Assignment:
In the records below, the lines between the one holding "Anchor Long Stitch" and the one holding "time cybersecurity hacking", inclusive, are to be transcribed exactly; no pictures are to be included.

Data:
◇ ◇ ◇ ◇

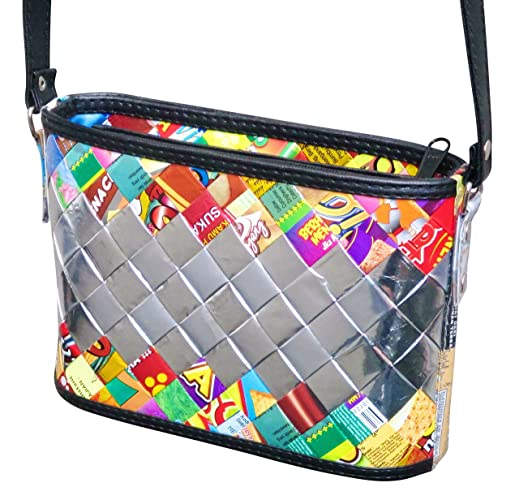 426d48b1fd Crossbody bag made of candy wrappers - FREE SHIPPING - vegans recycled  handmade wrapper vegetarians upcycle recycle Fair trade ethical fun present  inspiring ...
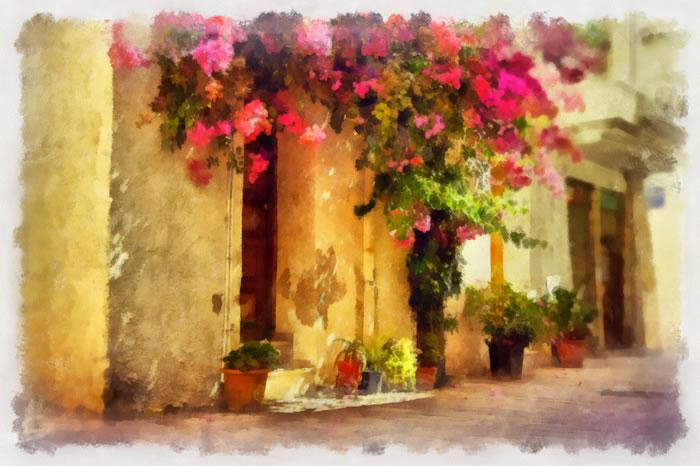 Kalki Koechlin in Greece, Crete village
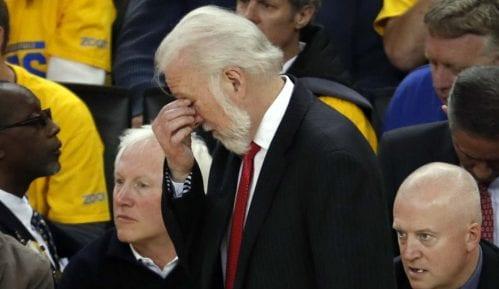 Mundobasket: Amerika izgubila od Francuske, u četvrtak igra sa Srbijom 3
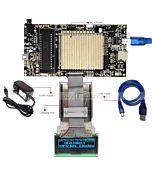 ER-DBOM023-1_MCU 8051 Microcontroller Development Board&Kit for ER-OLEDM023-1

◇ ◇ ◇ ◇

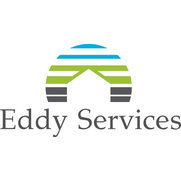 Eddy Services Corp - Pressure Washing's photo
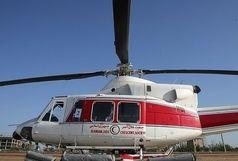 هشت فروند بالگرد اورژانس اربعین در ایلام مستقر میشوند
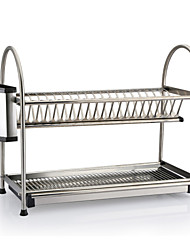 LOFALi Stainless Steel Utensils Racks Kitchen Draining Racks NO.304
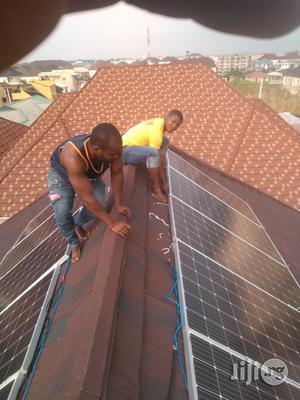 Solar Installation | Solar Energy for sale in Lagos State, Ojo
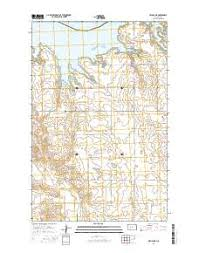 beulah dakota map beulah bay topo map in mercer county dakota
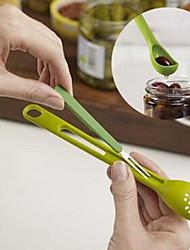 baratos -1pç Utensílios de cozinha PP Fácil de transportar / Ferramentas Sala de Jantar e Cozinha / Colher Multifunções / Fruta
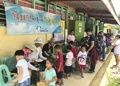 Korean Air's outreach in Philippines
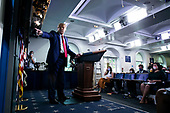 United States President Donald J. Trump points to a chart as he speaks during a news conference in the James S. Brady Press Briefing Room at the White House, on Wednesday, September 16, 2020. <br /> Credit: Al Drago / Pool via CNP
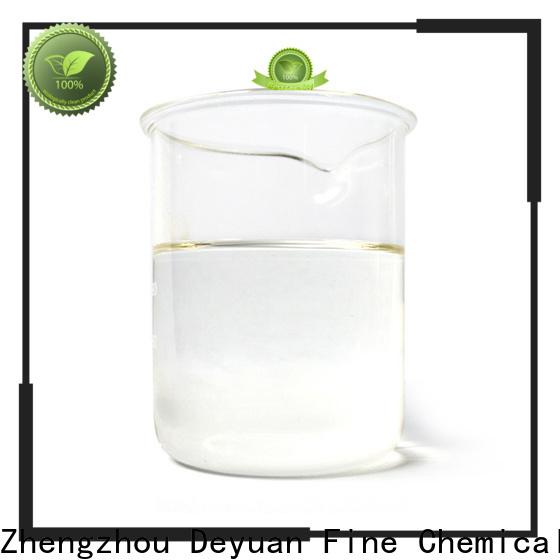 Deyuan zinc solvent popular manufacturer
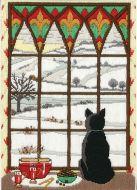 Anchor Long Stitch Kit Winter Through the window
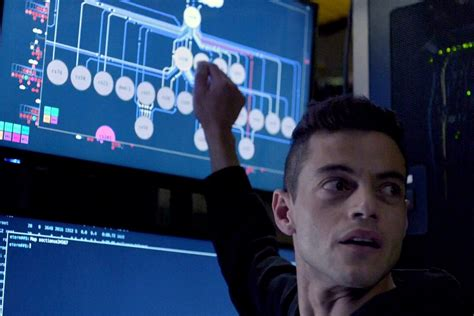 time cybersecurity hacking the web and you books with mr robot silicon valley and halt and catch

◇ ◇ ◇ ◇

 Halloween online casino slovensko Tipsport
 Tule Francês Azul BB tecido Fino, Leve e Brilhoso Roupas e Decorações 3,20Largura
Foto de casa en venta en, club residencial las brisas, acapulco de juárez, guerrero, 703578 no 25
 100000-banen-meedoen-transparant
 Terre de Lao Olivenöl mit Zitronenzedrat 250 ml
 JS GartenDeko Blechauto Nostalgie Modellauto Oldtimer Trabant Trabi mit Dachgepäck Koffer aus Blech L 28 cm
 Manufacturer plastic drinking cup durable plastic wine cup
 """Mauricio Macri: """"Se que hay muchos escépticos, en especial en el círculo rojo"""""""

◇ ◇ ◇ ◇

Written reply:
 Anchor Long Stitch Kit Winter Through the window
 time cybersecurity hacking the web and you books with mr robot silicon valley and halt and catch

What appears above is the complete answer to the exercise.